Suppose I have 1000 unvested stock options of my company. I am vesting these shares every month and all these 1000 shares will be vested by year end.
These shares are ISO option priced at $1. The FMV is $20 now and I expect the stock price to be $30 by the year end.
I am planning to exercise these unvested options right now with the goal to sell before year end. This way I will not incur any AMT income of $19,000 (1000 * (20-1)). And I will get short term gains of $10,000 (1000* (30-20)) (that I can use to offset against my previous stock losses).

Now what happens if I need to terminate my employment with the company for some reason. If this happens then I have exercised 1000 options but since these are unvested, I will never be able to sell them.
Do I still incur an AMT income of $19000 on these stocks. Please note that these stocks never became mine because they remained unvested.

Will really appreciate if somebody can answer my question. Thanks so much for all the help.


How can you possibly exercise an unvested option? My understanding is that an option needs to vest before you can exercise it i.e. buy the underlying interest.

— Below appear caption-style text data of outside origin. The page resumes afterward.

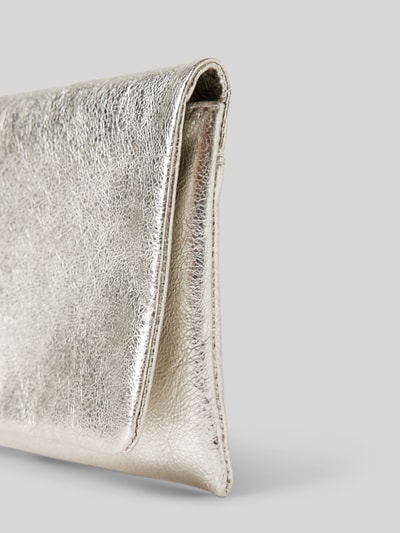 Abro Clutch mit Innenfach Metallic Beige 3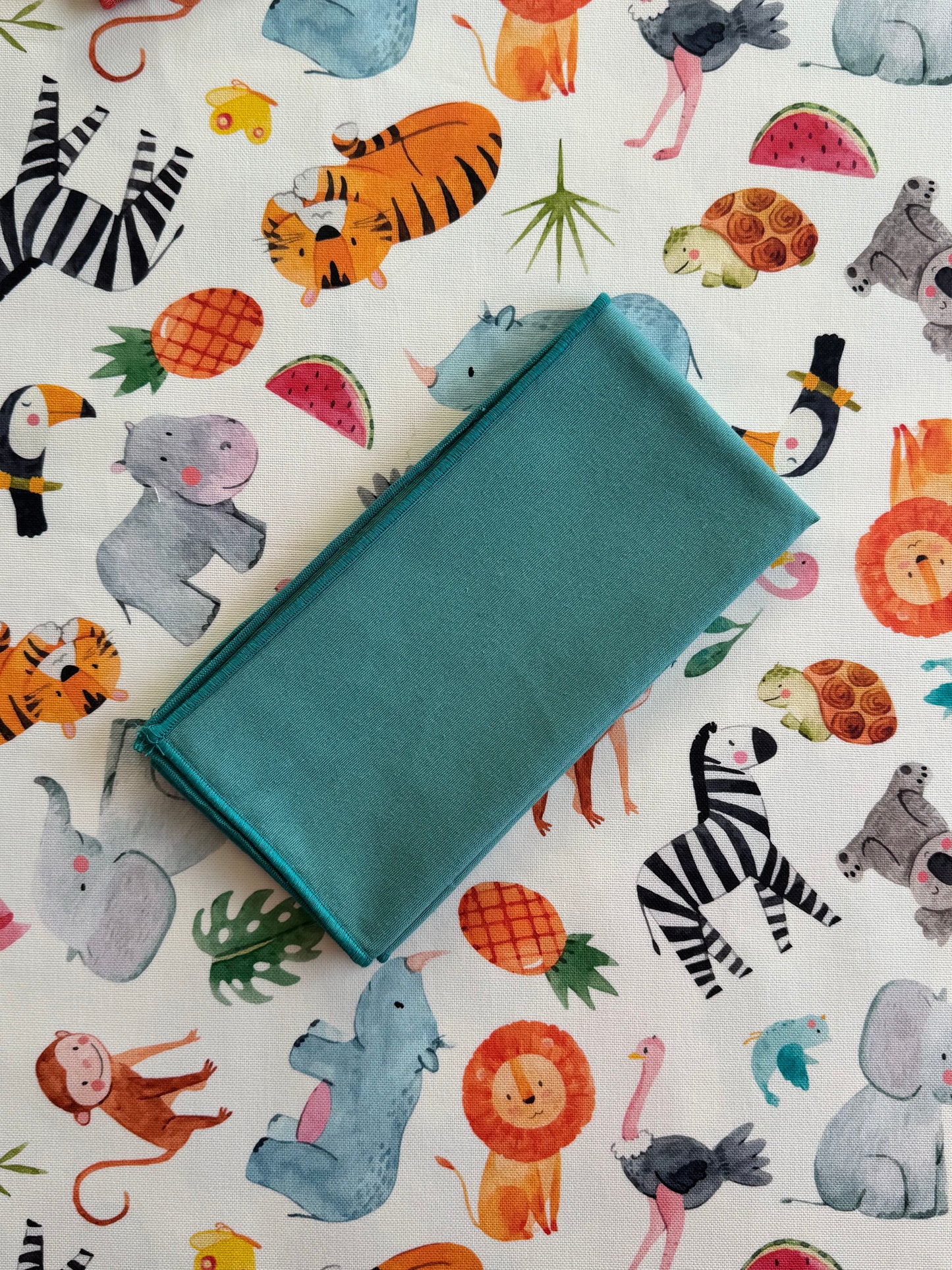 SERVILLETA ALGODÓN AGUAMARINA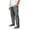 Dark Gray, variant on Athletic Pants for Men Drawstring Mesh Breathable Elastic Waist Moisture Wicking Workout Pants with Pockets
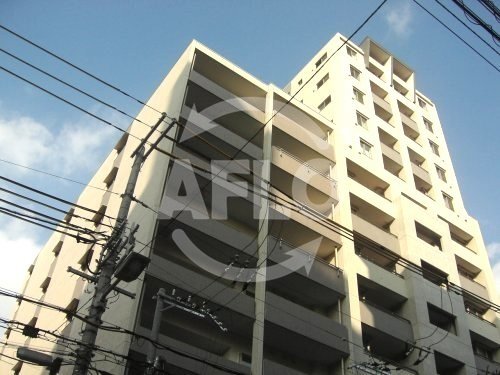 建物外観　アルデールヒル内久宝寺　外観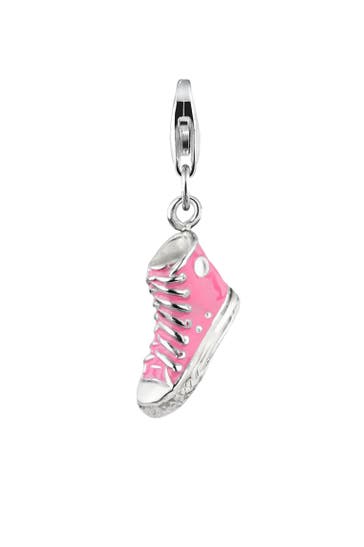 NENALINA Charm Anhänger Turnschuh Sneaker Emaille 925 Silber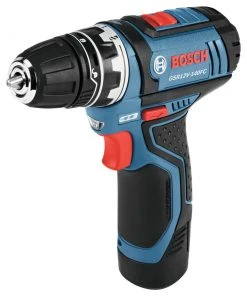 Bosch GSR12V-140FCB22 12V Max Lithium-Ion FlexiClick 5-in-1 1/4 In. Cordless Drill Driver System Kit (2 Ah) 27 Bosch GSR12V-140FCB22 12V Max Lithium-Ion FlexiClick 5-in-1 1/4 In. Cordless Drill Driver System Kit (2 Ah) -Bosch shop bshngsr12v140fcb l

Some companies allow you to exercise unvested options, its called early exercise and individual needs to file 83b to notify IRS.

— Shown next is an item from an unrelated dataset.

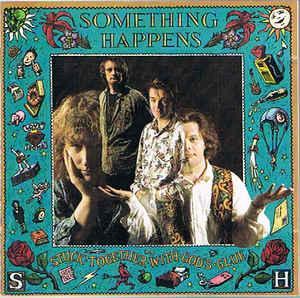 cd - Something Happens - Stuck Together With Gods Glue, Cd's en Dvd's, Cd's | Overige Cd's, Zo goed als nieuw, Verzenden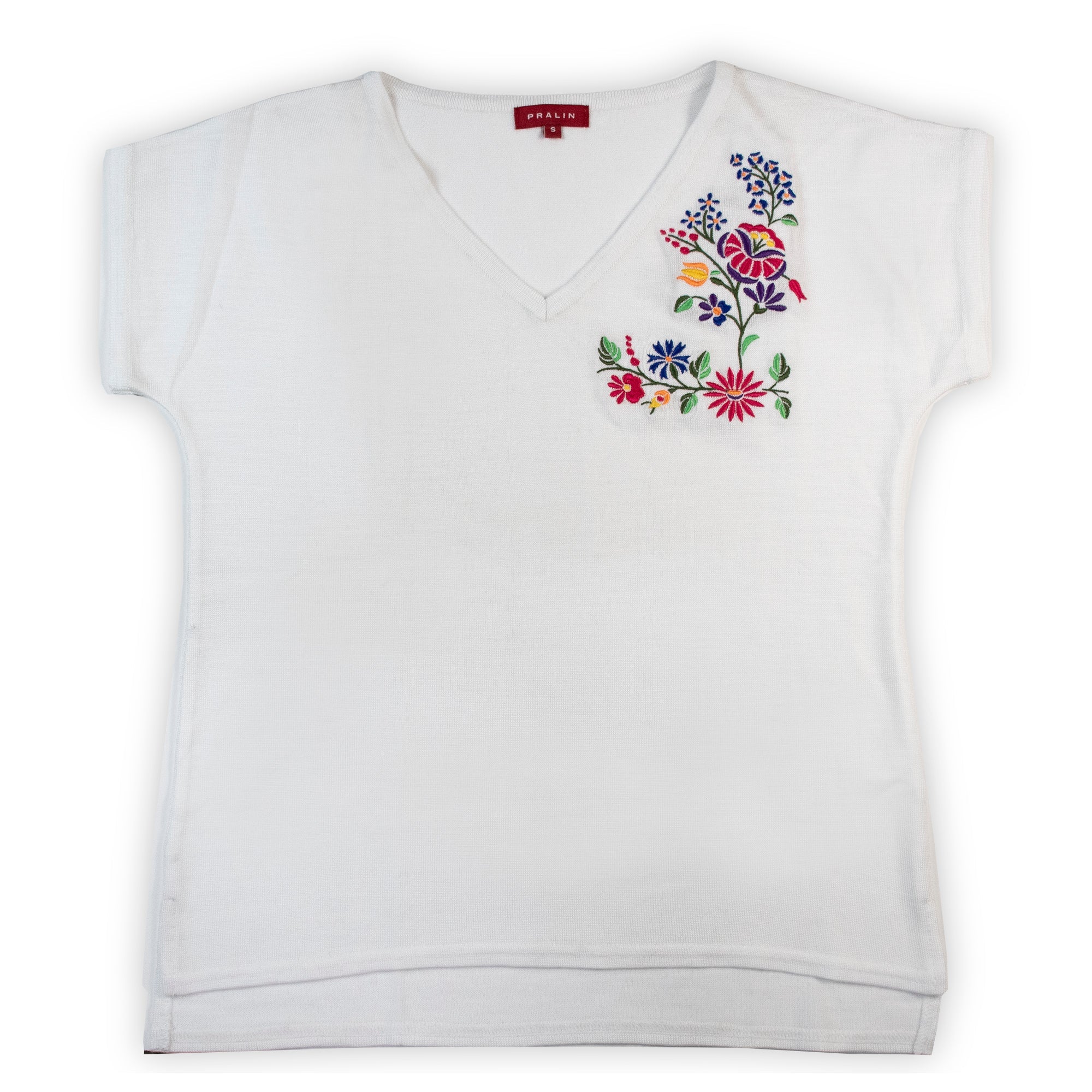Blusa con Bordado 10397 Mujer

Why would you possibly want to do this though? Especially if you are planning to sell before year end?


You'd generally want to do it so you increase the time you've held the stock and, assuming it goes up, to maximize the portion you pay capital gains on versus the "amt amount" which is taxed higher.

To address the original question though, if you have purchased shares and you quit the company, the company must generally buy them back within a certain time period (30 days I would assume) or you own them. It should all be in the agreement you signed.

But, I'm not a lawyer.


What company do you work for? Don't tease by telling us you're trading at $20 now, and plan to be at $30 by year end!


I'm not sure why you would want to exercise right now. It sounds as if you are planning on selling by year end (2004). If so, the gain will be short term and holding period really doesn't matter.

By exercising now, you assume more risk. Yes the stock may go up but it may also go down. Why not consider waiting to exercise when you are ready to sell? At that point, you know what the gain is. If something bad happens and the stock slides, your not out anything.